The third type didn’t judge me and asked pertinent questions about how I felt psychologically as well as physically, listening to what I had to say. They then made a professional diagnosis and prescribed what would cause the least harm, both short term and long term, and would ease my emotional suffering most effectively.

At the time I knew I looked like the stereotype of a drug addict and it was often difficult to walk into a GP’s surgery. I felt self conscious about the way I looked and my past experiences with doctors also dictated how I felt.

I realise that doctors have to be aware of patients’ motives in coming to see them, especially those who ask for specific drugs, but this needs to be offset by what is best at that time for that particular patient.

For example, I had a longstanding problem with benzodiazepines, mainly diazepam, and more than once asked for help to become stable and then reduce my intake. My GP at the time was reluctant to do this, but through a prolonged conversation where we discussed my needs and my hopes, and also what responsibilities I had to myself and my own recovery, we came to a compromise. This doctor’s questions about what I hoped to achieve were a lot less formal than usual—questions such as what I would like for my future, what my job aspirations were, and whether I saw myself with a partner or having more children. This allowed me to let down my guard and answer his questions truthfully. The more it felt like a conversation the harder it was to keep up any pretence.

Although that surgery had a general policy against using benzodiazepines, he was able to use his discretion to come up with a solution that ultimately benefited me enormously: he agreed to prescribe a short maintenance course until I became stable and then to oversee a reduction in my dose. At first I was put on a daily pick-up (coming back each day for a small prescription) to ensure I didn’t misuse the tablets. It was made clear that if I didn’t behave responsibly towards my prescription I would lose it. This covered the doctor while also giving me some autonomy in my recovery.

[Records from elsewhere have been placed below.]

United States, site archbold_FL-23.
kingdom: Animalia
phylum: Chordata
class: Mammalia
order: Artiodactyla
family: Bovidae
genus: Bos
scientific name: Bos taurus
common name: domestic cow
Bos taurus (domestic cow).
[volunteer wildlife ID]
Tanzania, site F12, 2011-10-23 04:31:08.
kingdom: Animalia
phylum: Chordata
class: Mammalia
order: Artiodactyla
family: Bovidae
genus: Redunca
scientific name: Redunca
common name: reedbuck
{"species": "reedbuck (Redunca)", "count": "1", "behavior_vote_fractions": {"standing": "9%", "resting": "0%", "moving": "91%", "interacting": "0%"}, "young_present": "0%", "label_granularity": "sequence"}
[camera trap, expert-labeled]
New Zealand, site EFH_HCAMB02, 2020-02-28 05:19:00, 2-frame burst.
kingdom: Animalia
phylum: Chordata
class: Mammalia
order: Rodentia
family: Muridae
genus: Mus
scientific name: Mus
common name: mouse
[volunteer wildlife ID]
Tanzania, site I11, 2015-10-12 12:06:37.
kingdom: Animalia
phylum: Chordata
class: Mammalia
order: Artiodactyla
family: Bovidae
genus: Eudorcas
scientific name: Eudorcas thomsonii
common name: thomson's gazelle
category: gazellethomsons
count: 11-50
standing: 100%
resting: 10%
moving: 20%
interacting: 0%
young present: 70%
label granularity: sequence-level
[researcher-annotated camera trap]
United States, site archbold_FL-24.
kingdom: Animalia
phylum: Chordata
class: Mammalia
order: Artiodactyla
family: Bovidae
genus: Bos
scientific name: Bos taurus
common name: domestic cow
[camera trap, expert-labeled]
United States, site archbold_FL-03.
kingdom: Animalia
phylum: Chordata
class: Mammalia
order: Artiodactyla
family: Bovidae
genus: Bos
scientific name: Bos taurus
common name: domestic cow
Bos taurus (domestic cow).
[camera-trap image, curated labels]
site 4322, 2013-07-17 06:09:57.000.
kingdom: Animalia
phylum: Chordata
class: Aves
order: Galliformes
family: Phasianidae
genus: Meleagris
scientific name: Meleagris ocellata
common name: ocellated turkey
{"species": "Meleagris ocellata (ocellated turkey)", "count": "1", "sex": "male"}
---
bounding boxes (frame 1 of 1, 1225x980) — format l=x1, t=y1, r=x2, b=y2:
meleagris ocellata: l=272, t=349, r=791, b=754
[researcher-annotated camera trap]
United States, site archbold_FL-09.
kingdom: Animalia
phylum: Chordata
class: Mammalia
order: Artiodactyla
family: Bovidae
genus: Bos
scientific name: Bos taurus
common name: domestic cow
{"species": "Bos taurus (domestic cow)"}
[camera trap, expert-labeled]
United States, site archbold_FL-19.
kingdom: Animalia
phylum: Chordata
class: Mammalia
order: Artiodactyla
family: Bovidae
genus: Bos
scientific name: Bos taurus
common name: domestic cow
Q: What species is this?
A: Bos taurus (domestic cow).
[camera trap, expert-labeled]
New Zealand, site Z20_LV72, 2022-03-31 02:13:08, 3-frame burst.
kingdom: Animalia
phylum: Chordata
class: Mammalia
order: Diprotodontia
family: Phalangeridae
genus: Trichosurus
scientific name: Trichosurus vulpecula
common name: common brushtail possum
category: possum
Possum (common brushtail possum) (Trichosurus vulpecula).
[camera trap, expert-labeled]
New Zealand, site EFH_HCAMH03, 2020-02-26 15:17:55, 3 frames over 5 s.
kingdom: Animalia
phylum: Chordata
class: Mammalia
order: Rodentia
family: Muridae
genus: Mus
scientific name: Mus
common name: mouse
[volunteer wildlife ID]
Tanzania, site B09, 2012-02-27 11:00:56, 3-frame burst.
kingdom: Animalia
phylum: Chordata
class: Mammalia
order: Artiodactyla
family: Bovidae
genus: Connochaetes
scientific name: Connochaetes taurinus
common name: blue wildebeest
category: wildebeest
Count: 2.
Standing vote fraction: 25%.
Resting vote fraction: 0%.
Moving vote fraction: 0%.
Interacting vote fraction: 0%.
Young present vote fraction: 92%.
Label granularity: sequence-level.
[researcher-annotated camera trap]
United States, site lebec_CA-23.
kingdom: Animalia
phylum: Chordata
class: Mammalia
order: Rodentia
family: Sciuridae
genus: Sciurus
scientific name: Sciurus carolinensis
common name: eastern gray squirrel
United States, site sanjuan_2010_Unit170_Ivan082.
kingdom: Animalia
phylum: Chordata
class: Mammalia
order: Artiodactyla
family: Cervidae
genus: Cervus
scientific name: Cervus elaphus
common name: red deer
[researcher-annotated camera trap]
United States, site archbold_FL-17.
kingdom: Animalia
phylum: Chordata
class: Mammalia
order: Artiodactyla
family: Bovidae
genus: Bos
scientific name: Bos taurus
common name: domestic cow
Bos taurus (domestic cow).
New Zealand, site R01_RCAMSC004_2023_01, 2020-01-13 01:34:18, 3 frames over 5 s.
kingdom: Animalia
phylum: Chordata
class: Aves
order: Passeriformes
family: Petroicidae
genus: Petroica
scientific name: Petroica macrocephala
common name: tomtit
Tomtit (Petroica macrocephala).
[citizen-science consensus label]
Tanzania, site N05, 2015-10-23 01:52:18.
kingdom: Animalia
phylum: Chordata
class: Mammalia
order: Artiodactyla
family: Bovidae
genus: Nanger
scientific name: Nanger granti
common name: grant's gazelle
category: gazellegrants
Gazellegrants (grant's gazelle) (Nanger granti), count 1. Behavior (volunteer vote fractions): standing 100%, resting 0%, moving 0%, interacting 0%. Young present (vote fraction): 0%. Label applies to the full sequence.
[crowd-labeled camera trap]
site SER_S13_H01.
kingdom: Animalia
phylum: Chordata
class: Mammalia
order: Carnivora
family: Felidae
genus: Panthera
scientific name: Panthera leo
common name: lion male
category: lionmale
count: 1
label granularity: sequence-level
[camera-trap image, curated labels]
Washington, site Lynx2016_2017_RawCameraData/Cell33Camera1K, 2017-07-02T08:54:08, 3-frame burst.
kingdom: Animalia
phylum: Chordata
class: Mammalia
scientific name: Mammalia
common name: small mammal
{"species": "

I understand that GPs are under pressure and have time constraints that make it difficult to get a full picture of a situation in a 10 or 15 minute consultation, but it can make all the difference to someone in addiction just to be treated as a human being and an individual. Being asked to come back for return visits to the doctor, to talk about my progress, and to consider what action to take next also helped me feel like the doctor was really interested in giving me the best help that he could.

The bottom line

  • Not all drug users are the same—they are all individuals with individual needs. Ask what their hopes and plans are for the future and how they see their own responsibility for their recovery; listen without judging

  • Don’t dismiss patients who ask for a specific drug out of hand. If they seem to have a prepared dialogue ask some questions that they might not be expecting—ones that will test their sincerity, such as questions about their family and how they are emotionally

  • Whenever possible try to give the patient some autonomy and responsibility. I found that I responded better when I had a modicum of control over the direction my treatment was taking. I also found it beneficial to know exactly where the boundaries were, such as when I was told that my prescription was my responsibility and that if I lost it I would not get a replacement


Cite this as: BMJ 2015;351:h4211


  • Competing interests: I have read and understood BMJ policy on declaration of interests and declare the following interests: none.